To run the code for this project, first you must clone (using the following code: git clone url) the repository to your console. This allows you to edit files from the repository but won't change the original file until you push the code back to GitHub. The specific file that we're using is called ClassifyingGalazies.py. To acess this file you must use the code: git pull (this will give you a copy of the most recent updates on files and put them on your console/server) in your console.
To access data from Kaggle to use for this project, first a Kaggle account is needed (use the link below to get to the Kaggle website). Once an account is created, go to the the GalaxyZoo competition page (this page has all the details about the competition) and click on the Data tab. This shows all of the files that can be used for this specific project. Download the images test, images training, and training solutions files, these are the files that are used in our code.

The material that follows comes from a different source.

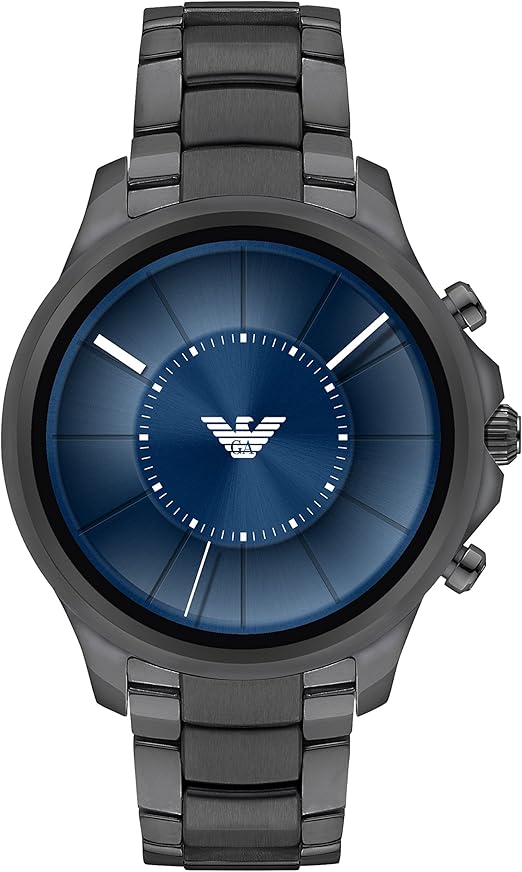 emporio armani art5005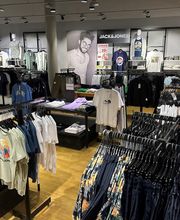 AWG Mode Center Wernigerode Bild 15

Please pull the code (ClassifyingGalaxies.py, capital C) again and move your solutions training csv file from the zip to the Downloads folder. Then run the code. The updated code in github right now only goes through images 3000-5000 (cause we're not sure how much memory it takes to run more). Once this is finished, please let us know and we will change the code so that it runs the next batch of images. It is important that we change the code between every run for image training files, image test files, and the saved file name.
This project works with Galaxy Zoo data to write an algorithm to classify galaxies. First learn about Galaxy Classification on Galaxy Zoo. Next try to write a classification algorithm for galaxies using the data and format available at Galaxy Zoo, the Galaxy Challenge. Submit your results to the challenge.
This competition asks you to analyze the JPG images of galaxies to find automated metrics that reproduce the probability distributions #derived from human classifications. For each galaxy, determine the probability that it belongs in a particular class. Can you write an algorithm #that behaves as well as the crowd does? --Galaxy Zoo, the Galaxy Challenge1
- http://zoo1.galaxyzoo.org/Tutorial.aspx
- https://www.galaxyzoo.org/#/classify
- https://www.kaggle.com/c/galaxy-zoo-the-galaxy-challenge
- https://data.galaxyzoo.org/
1Note: the time for the monetary prize for the challenge is over, but with the skills you learn doing this project you can eventually create entries solving another for-prize-money challenge.
For an even more advanced version of this final project, use one of the data sets on http://www.astro.caltech.edu/~srk/Ay3/Ay03Main.html to make a new discovery!